İngiliz işadamları Gauher Yaqub ve Sujah Yaqub, “Atatürk” ismini kozmetik, ilaç, giysi ve gıda maddesi üretiminde marka olarak kullanmak için 2006’da AB Marka ve Tasarım Ofisi’ne başvurdu. Ofisin bu başvuruyu tescil etmesi üzerine Dışişleri ile Sanayi Bakanlığı, 2009’da “Atatürk bizim liderimizdir. Uygunsuz biçimde kullanılırsa bizi rencide eder” savunmasıyla karara itiraz etti. Ancak, başvuru 2011’de reddedildi. Bunun üzerine Türkiye, Temyiz Kurulu’na gitti. Kurul, Eylül 2012’de Atatürk isminin marka tescilini iptal etti.

TÜRKİYE, 2009’da başlayan “Atatürk” davasını kazandı. Türkiye savunmasında,  “Atatürk bizim liderimizdir. Uygunsuz biçimde kullanılırsa bizi rencide eder” dedi.

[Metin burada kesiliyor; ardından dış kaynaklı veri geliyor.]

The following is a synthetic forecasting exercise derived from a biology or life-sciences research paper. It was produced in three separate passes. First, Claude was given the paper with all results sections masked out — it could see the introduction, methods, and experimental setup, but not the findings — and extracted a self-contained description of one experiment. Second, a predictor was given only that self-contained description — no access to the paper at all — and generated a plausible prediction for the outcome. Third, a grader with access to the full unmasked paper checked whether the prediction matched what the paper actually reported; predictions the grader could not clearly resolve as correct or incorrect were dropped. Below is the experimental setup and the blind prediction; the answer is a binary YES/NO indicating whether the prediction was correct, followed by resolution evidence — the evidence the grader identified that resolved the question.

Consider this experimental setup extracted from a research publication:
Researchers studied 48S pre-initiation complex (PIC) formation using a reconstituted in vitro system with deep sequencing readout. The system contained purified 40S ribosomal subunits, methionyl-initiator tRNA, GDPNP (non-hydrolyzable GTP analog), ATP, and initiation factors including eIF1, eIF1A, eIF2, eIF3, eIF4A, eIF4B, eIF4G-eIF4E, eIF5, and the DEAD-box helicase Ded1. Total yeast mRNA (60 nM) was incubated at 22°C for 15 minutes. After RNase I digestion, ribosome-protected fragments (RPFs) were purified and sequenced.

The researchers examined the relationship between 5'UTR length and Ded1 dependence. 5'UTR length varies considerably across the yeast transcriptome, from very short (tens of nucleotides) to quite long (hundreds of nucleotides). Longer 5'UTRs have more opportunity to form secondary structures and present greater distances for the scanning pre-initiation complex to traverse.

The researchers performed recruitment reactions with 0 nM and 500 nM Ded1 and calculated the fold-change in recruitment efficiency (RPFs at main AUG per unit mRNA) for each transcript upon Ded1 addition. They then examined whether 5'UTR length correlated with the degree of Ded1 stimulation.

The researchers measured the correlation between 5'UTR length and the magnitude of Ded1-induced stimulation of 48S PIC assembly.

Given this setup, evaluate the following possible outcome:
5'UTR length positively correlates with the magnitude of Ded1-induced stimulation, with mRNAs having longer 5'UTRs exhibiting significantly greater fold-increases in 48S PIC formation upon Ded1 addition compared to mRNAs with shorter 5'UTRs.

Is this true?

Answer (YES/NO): YES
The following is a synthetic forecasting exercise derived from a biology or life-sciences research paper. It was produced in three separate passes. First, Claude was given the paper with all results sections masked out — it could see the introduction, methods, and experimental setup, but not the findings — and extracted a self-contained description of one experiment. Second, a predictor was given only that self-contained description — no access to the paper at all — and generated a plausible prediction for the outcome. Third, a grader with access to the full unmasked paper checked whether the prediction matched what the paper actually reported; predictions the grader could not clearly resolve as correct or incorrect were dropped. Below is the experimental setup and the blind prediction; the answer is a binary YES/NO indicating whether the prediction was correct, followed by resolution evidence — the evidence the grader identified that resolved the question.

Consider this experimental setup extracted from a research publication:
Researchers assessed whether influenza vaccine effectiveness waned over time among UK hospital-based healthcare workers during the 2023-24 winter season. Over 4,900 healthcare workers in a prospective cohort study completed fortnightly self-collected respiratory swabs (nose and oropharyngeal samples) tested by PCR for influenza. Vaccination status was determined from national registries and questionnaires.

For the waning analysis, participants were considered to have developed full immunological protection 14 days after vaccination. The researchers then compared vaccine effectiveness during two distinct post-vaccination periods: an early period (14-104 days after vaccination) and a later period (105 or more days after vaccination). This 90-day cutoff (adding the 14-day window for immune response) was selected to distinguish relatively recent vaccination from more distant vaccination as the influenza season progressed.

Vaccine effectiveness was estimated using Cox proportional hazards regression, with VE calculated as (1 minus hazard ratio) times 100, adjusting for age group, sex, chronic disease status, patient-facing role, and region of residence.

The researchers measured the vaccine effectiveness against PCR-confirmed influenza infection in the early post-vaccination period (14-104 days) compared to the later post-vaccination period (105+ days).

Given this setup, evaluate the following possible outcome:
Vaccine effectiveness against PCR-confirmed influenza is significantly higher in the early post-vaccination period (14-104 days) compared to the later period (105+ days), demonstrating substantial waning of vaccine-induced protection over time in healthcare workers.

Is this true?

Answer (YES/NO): NO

İngiliz asıllı işadamları Muhammed Gauher Yaqub ve Muhammed Sujah Yaqub, Avrupa Birliği (AB) İç Pazar Uyumlaştırma Ofisi adıyla bilinen AB Marka ve Tasarım Ofisi’ne başvuru yaptı. Atatürk ismi kozmetik, ilaç, giysi ve gıda maddesi üretiminde marka olarak kullanılması amacıyla ofis tarafından 12 Eylül 2006’da bu kişiler adına tescil edildi. Bu gelişme üzerine Türkiye devreye girdi. Türk Patent Enstitüsü’nün uyarıları üzerine Dışişleri Bakanlığı ve Sanayi Bakanlığı’nın girişimleriyle hukuk savaşı başlatıldı. 13 Mayıs 2009’da iptal işlemi için bir Alman hukuk bürosu ile anlaşıldı. İspanya’nın Alicante kentinde bulunan ofise, markanın iptali için yapılan ilk başvuru, 28 Kasım 2011’de reddedildi. Bu süreç basına da yansıdı. Bunun üzerine Türkiye, Avrupa Birliği yargı kararlarına atıf yapan yeni bir savunma hazırlayarak, bu kez, AB Marka ve Tasarısı Ofisi Temyiz Kurulu’na başvurdu. Temyiz Kurulu, 17 Eylül 2012’de Türkiye’nin başvurusunu inceleyerek “Atatürk” markasının İngiliz işadamlarına tescil başvurusunu iptal etti. Kararda özetle, Atatürk’ün Türkiye Cumhuriyeti’nin kurucusu ve ilk cumhurbaşkanı olduğu, Türkiye ve Avrupa’da yaşayan Türkler tarafından derin saygı ve bağlılık duyulan bir lider konumunda bulunduğu belirtildi. Kararda, Atatürk’ün Türkler için ulusal bir sembol haline geldiği belirtilerek, “Atatürk” isminin bir marka olarak tescilinin Türk halkını rencide edeceği ve kamu düzenine aykırı olacağı hükmüne varıldı.

O, BİZİM KURTARICIMIZDIR

Bilim, Sanayi ve Teknoloji Bakanı Nihat Ergün, Türk Patent Enstitüsü’nün üyesi bulunduğu Avrupa Tasarım ve Patent Ofisi’nin bu girişiminden sonra devreye girdiğini anımsattı. İlgili bakanlıkların koordineli bir çalışma yürüttüğünü belirten Ergün, firmanın 2 ay içerisinde AB Adalet Divanı’na itiraz hakkı bulunduğunu, başvurması durumunda Türkiye’nin savunmasını orada da sürdüreceğini belirtti. Ergün, AB’ye yaptıkları savunma metninde, “Atatürk bizim liderimizdir. Ülkemizin kurtarıcısıdır, saygıyla anılan biridir. Uygunsuz biçimde kullanılırsa bizi rencide eder. Yapılan doğru değil” dediklerini söyledi.